● Consigne
Renvoie sans rien modifier le passage du texte sur les albums enregistrés à distance compris entre « bf3Voici une bonne » et « somme des parties. », ces deux extraits inclus.

● Texte à lire
——————

MORE HEART THAN BRAINS

publié le

En 2010, les albums co-enregistrés à longue distance par des intervenants qui n'ont plus besoin de se supporter relèvent de la plus stricte banalité. La détermination du point de rencontre idéal de sensibilités antinomiques n'est décidément pas […]

 

 

En 2010, les albums co-enregistrés à longue distance par des intervenants qui n'ont plus besoin de se supporter relèvent de la plus stricte banalité. La détermination du point de rencontre idéal de sensibilités antinomiques n'est décidément pas affaire de géographie.

 

bf3Voici une bonne quinzaine d'années, la démocratisation soudaine des moyens d'enregistrement avait eu, particulièrement au sein de l'exponentielle nébuleuse des musiques électroniques, pour corollaire négatif une courbe à angle droit au niveau de l'offre (multiplication des net-labels et pressage limités…) sans que la qualité ne s'en trouve pareillement stimulée. Dans la foulée apparaissait une fausse nouvelle catégorie, les disques home made dont les intervenants se contentaient de limiter leurs échanges à l'envoi de fichiers musicaux via la toile, avec en retour, des projets consensuels dont le résultat dépassait rarement la somme des parties.

Autre laissée pour compte de la surabondance électronique, même par temps de crise, la vidéaste et productrice belge Joëlle Phuong Minh Lê qui fît paraître un unique album sous le pseudonyme de Greetings From Tuskan (Lullabies For The Warriors) en 2006. Une dentelle electronica finement ourlée qui, a priori, n'avait pas grand attrait pour accueillir la rudesse de propos, tant dans le timbre que dans les beats du Canadien, Richard Terfry, qui signe la plupart de ses travaux sous le nom de Buck 65. Une voix de (feu) Johnny Cash fumeur à la gravité étrangement ronde et une prolixité jamais assortie d'une quelconque inclinaison à la facilité, ses dernières plaques élargissant toujours plus la palette des coloris musicaux (blues, rock, country…) ajoutés à un hip-hop de ses débuts sous le signe de la différence.

——————

● Données
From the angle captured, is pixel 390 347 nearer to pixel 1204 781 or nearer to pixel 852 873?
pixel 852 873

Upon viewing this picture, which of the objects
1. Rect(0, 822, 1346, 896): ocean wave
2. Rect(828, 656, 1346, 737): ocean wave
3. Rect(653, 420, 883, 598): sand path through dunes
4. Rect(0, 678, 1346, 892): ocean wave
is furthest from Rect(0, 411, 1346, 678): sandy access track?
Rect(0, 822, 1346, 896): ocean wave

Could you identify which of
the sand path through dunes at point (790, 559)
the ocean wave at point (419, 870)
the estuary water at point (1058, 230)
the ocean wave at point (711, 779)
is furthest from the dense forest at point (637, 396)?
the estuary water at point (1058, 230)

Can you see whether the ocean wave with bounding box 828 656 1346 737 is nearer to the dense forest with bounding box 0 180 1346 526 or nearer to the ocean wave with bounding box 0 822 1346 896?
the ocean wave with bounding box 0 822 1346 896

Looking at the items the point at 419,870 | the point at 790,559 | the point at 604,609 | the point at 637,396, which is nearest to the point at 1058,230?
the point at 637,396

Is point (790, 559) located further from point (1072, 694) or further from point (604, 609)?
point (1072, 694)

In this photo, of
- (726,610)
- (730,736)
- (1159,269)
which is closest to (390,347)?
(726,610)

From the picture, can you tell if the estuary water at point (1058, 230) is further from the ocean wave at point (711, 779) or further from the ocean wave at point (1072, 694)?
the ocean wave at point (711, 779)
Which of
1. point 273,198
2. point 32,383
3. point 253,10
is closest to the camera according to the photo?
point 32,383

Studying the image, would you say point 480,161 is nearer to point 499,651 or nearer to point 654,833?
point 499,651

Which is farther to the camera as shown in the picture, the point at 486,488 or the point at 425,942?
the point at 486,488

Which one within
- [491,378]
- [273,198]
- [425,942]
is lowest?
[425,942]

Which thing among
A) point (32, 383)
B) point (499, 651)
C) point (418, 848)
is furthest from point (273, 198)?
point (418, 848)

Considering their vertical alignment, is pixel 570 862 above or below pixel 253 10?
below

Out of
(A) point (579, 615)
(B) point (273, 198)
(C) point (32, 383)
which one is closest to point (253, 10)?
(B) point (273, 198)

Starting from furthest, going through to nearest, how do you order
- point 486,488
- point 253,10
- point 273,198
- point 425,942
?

——————

● Solution
bf3Voici une bonne quinzaine d'années, la démocratisation soudaine des moyens d'enregistrement avait eu, particulièrement au sein de l'exponentielle nébuleuse des musiques électroniques, pour corollaire négatif une courbe à angle droit au niveau de l'offre (multiplication des net-labels et pressage limités…) sans que la qualité ne s'en trouve pareillement stimulée. Dans la foulée apparaissait une fausse nouvelle catégorie, les disques home made dont les intervenants se contentaient de limiter leurs échanges à l'envoi de fichiers musicaux via la toile, avec en retour, des projets consensuels dont le résultat dépassait rarement la somme des parties.